Although she had a small, solid management team and many long-term employees, she admits being "scared to death" just prior to the divorce.

"I asked myself, 'How am I going to manage this?' " she said. "But I had the most fantastic support network of employees, attorneys and therapists to help me."

Priding herself on her independence, she drives her 16-year-old Bentley to the office, arriving most days by 8:30 a.m. She rarely leaves before 7:30 p.m. At home, evenings consist of a quiet dinner, a bath and some television before bedtime. (She likes watching Geraldo Rivera). She doesn't date and rarely goes out with friends. She has a pair of wire-haired terriers to keep her company.

"I never go away," she said. "I work at home on the weekends.
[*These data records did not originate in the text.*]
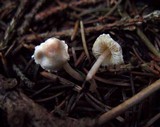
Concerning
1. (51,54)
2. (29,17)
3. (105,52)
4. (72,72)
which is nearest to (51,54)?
(51,54)

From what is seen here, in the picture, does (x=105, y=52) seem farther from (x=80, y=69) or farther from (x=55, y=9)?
(x=55, y=9)

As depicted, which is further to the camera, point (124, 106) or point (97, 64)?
point (97, 64)

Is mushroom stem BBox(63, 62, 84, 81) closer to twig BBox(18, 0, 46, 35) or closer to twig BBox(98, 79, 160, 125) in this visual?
twig BBox(98, 79, 160, 125)

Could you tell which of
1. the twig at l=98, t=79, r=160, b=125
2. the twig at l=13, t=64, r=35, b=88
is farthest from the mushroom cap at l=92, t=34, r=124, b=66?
the twig at l=13, t=64, r=35, b=88

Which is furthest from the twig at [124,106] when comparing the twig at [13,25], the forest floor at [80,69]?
the twig at [13,25]

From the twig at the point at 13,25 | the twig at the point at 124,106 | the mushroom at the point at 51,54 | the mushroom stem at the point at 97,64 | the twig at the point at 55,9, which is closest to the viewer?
the twig at the point at 124,106

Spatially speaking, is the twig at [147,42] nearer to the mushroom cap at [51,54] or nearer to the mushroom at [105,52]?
the mushroom at [105,52]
There are always new products to design, new furniture, fabric and lighting accessories." To relax, she enjoys hand-painting party invitations and cards.

"The reason the business has grown is because I follow my instincts," said Sirkin Lewis. "I'm very confident about what I do, and my ideas are generally right."

She admits that she "really cared for Bernie" and never thought they would split up.

"It was more his decision to divorce because I did not want to retire," she said. "There was no other way out."

When asked how employees reacted to the news that he was leaving the business, she said there was a "big sigh of relief."

"They were thrilled, and I was shocked," she said. "They really rallied around me. Bernie always told me I was impossible and demanding, but now people tell me I'm the best boss they've ever had."